I remember first hearing “You are what you eat!” back in the 60’s or 70’s. You know, back when I knew I had all the answers to life’s big problems.
I figured it came from some brilliant philosopher, like Groucho Marx, or John Lennon.
This morning, as I dug deep into the reference stacks at my university (aka Google), I discovered the saying allegedly evolved from the following quote by Anthelme Brillat-Savarin in 1826.
“Dis-moi ce que tu manges, je te dirai ce que tu es.”
[Tell me what you eat and I will tell you what you are].
Most Defiant Wellness readers are well aware of the impact their food choices may have upon their health and well-being. You also know how proper nutrition is essential to fueling your body to perform.
But not everything we ingest is in the form of food. Perhaps even more than food, we ingest large volumes of information. If you think junk food has a negative effect on your body, consider the impact of trivial nonsense upon your mind.
After struggling for years with Information Overload, I made a committed effort this year to shift from McInfo Nuggets, to Whole Info in the guise of long form text. That is to say, I am trying to place boundaries on Facebook and Internet consumption, and get back to reading books.
It wasn’t a deliberate “New Year Resolution”, so much as it was an awareness of what I was consuming. It happened by accident, as I was listening to Weightlifting Coach, Matt Foreman being interviewed on Scott Iardella’s podcast months ago. I read Matt’s material on Catalyst Athletics site, and I love his book Olympic Weightlifting for Masters.
As he was wrapping up the interview, Scott asked Matt (who is also a high school teacher and coach) about his favorite books. If I recall, he was asking what book(s) Matt would recommend to his high school athletes.
His reply caught me, and the interviewer by surprise: The Old Man and The Sea, by Ernest Hemingway. Our natural expectation was that he would choose a strength or weightlifting tome, or perhaps one of his own books. But he went with a modern classic. His rationale: The story of Santiago, is one of dogged determination and persistence, in the face of insurmountable adversity. The lessons learned in that brief story transcend any trial you may face, whether your world appears to be crumbling around you, or you are standing with a heavy barbell at your feet.
That evening, I downloaded the digital and audio versions of that story. I have read it twice, and listened to it several times. But even more fascinating to me is that I have read more than a book a week since the new year began. I often read and listen to them. My subject matter has also been diverse: business, self-improvement, biographies and fiction. I am also re-reading some of them, which has never happened.
I write frequently. Much more frequently than my blog-published essays would suggest. Less than half of what I write is ever shared. But the more I write, the more curious I become about those who have written before me. “Real” writers, not simply daily journal people like myself.
“Not all readers are leaders, but all leaders are readers.” – Harry S. Truman
Facebook and Twitter are immediate, and fleeting.
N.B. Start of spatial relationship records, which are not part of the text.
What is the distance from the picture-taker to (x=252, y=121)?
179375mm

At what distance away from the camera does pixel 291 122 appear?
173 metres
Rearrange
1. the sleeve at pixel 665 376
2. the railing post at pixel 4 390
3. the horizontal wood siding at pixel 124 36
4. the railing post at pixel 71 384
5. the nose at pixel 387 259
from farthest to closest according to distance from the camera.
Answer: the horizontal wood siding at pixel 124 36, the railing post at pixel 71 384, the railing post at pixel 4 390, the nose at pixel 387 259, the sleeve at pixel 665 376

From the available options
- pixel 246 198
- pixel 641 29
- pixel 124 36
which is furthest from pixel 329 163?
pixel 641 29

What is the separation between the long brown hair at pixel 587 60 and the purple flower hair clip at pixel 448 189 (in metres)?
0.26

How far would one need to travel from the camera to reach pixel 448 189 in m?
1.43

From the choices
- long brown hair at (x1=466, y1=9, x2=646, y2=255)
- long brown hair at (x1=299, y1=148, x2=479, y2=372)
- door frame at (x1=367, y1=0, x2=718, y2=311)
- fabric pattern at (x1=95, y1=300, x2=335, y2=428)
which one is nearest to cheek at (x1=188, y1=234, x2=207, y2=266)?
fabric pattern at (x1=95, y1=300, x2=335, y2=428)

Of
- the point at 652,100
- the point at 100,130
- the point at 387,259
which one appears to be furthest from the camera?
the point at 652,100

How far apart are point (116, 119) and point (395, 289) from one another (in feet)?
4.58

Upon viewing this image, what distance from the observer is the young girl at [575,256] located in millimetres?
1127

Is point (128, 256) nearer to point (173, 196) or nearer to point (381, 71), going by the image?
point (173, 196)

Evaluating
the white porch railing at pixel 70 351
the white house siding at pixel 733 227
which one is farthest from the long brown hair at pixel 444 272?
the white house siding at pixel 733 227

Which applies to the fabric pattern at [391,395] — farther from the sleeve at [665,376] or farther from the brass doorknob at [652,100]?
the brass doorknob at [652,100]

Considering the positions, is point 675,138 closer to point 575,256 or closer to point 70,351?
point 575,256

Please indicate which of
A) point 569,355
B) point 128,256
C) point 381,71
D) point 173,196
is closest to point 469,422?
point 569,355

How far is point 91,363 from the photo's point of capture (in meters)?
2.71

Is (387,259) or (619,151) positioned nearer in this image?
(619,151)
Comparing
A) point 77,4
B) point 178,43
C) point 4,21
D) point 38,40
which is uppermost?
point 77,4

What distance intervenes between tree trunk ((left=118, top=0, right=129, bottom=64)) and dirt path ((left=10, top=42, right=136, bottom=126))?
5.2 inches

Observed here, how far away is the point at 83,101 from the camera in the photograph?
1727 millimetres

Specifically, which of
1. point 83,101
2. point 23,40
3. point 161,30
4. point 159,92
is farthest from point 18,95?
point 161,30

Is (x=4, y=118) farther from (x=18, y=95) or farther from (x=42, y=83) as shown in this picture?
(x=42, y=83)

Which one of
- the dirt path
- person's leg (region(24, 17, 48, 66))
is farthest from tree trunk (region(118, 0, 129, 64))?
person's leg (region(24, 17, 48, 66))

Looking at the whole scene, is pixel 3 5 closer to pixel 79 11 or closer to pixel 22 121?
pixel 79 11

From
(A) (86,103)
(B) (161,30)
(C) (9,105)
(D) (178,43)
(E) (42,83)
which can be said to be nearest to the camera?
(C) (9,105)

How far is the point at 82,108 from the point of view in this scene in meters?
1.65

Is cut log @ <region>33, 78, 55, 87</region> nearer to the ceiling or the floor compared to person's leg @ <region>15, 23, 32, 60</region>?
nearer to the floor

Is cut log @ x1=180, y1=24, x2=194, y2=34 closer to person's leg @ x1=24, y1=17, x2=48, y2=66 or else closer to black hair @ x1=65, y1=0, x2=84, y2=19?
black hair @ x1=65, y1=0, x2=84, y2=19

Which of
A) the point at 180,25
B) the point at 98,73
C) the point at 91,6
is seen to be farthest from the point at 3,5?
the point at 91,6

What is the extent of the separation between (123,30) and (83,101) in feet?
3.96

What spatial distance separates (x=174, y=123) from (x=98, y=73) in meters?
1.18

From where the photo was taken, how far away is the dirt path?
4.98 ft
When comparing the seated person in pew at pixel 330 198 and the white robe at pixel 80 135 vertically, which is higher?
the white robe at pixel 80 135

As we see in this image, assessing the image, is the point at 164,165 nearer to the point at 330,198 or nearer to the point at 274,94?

Blogs and essays require more thought. But books…, books require much thought, time and commitment. Both for the writer and the reader. That slow process makes the ideas brought forth in a book much more coherent, well-structured, better articulated and perhaps even timeless.
When I read “the Internet”, I always feel rushed, because there is a deluge of “more” coming with the next refresh of my browser. But when I sit down with a book, regardless of whether its form is digital, or paper, time slows down. I must take time to engage with the author. Through words, the author has the power to transport me to another time and place, and oftentimes, to see the world through someone else’s eyes.